ZU ERLEDIGENDE AUFGABEN:
1 - Beantworte die folgenden Fragen zum Textauszug über gmp in China.
(a) Seit wie vielen Jahren besteht das gemeinsame Unternehmen von Meinhard von Gerkan und Volkwin Marg?
(b) Wer setzte den Entwurf der Deutschen Schule in Peking durch?
(c) Hat das Hamburger Planerteam aus seinen chinesischen Aktivitäten bisher Gewinn verbucht?
2 - Setze den Textauszug über die Arbeit von gmp in China nach seinem letzten Satz fort.

+++ TEXTAUSZUG +++

In China hat ein gesellschaftlicher Umbruch eingesetzt, der Maos Kulturrevolution noch übertrifft. Die Wirtschaft wächst radikal, Städte erweitern und verdichten sich in atemberaubender Geschwindigkeit. Wie sich der Umbruch auf das Bauen auswirkt, schildert Volkwin Marg, gmp.

Die Teilnahme an internationalen Wettbewerben ist für das weltweit agierenden Planerduo Meinhard von Gerkan und Volkwin Marg schon immer Konzept. Darin liegt gewissermaßen das Erfolgsgeheimnis ihres seit 35 Jahren bestehenden, gemeinsamen Unternehmens. Seit drei Jahren sind gmp bei unzähligen chinesischen Wettbewerben aktiv und haben auch viele davon gewonnen. Einige Projekte werden derzeit realisiert.

Allerdings sehen sie sich hier mit einem verschärften internationalen Wettbewerbswesen konfrontiert. Schnell multipliziere sich der Aufwand und die damit verbundenen Kosten um ein Vielfaches, meint Marg. "Da sind illuminierte Modelle, Computeranimationen, bewegte Bilder, 20 Monstertafeln aufgezogen und das Ganze noch über Videobeamer projiziert eine Selbstverständlichkeit". Wer bei den rauen Akquisitions-Sitten nicht mithalten könne, werde zum Aschenputtel. Dass man auch dann gelegentlich einen Prinzen finden kann, haben gmp mit ihrer erst kürzlich fertig gestellten Deutschen Schule in Peking bewiesen. Dem schlichten Entwurf schenkte zunächst keiner der chinesischen Juroren Beachtung. Doch ihr Vorsitzender und japanischer grand old man Fumihiko Maki entdeckte in der Zurückhaltung die Qualität und setzte das Projekt durch.

Bisher allerdings konnte das Hamburger Planerteam aus seinen chinesischen Aktivitäten noch keinen Gewinn verbuchen. Für Marg ist das jedoch kein Grund, seinen Optimismus zu verlieren: "Wettbewerbe bringen ein Defizit, natürlich. Der Aufwand, den wir hinein stecken, ist ungeheuer groß. Aber es hat sich noch immer ausgezahlt".

+++ DATENBLOCK +++

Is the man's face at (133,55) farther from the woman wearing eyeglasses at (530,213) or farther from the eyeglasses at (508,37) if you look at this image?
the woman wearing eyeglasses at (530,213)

+++

ERGEBNISSE JE AUFGABE:
1 -
(a) Seit 35 Jahren.
(b) Fumihiko Maki, der Vorsitzende der Juroren.
(c) Nein, bisher konnte es noch keinen Gewinn verbuchen.

2 -
Chinas neuem kapitalistischen Hype begegnen gmp allerdings mit Skepsis. In der zunehmenden Amerikanisierung der Städte mit ihrer globalen Gesichtslosigkeit sieht Marg zugleich die Selbstverleugnung einer 5000 Jahre alten Kultur. Es gebe niemanden, der ein Stück kultureller Kontinuität zwischen dem alten China und der Gegenwart herzustellen versuche. Denn all die renommierten Architekturbüros, die jetzt ins Land pilgerten, seien letztlich nur daran interessiert, sich "wie die Piranhas im Amazonas einen Brocken dieser Amerikanisierung heraus zu beißen". In China vollziehe sich derzeit eine feuerwerksartige Explosion der neuen Zeit, die in die historische Vergangenheit einen riesigen Krater reißt. Eine Kulturrevolution, die Mao Tsetungs gewaltsame Neuordnung an Radikalität noch weit übertreffe.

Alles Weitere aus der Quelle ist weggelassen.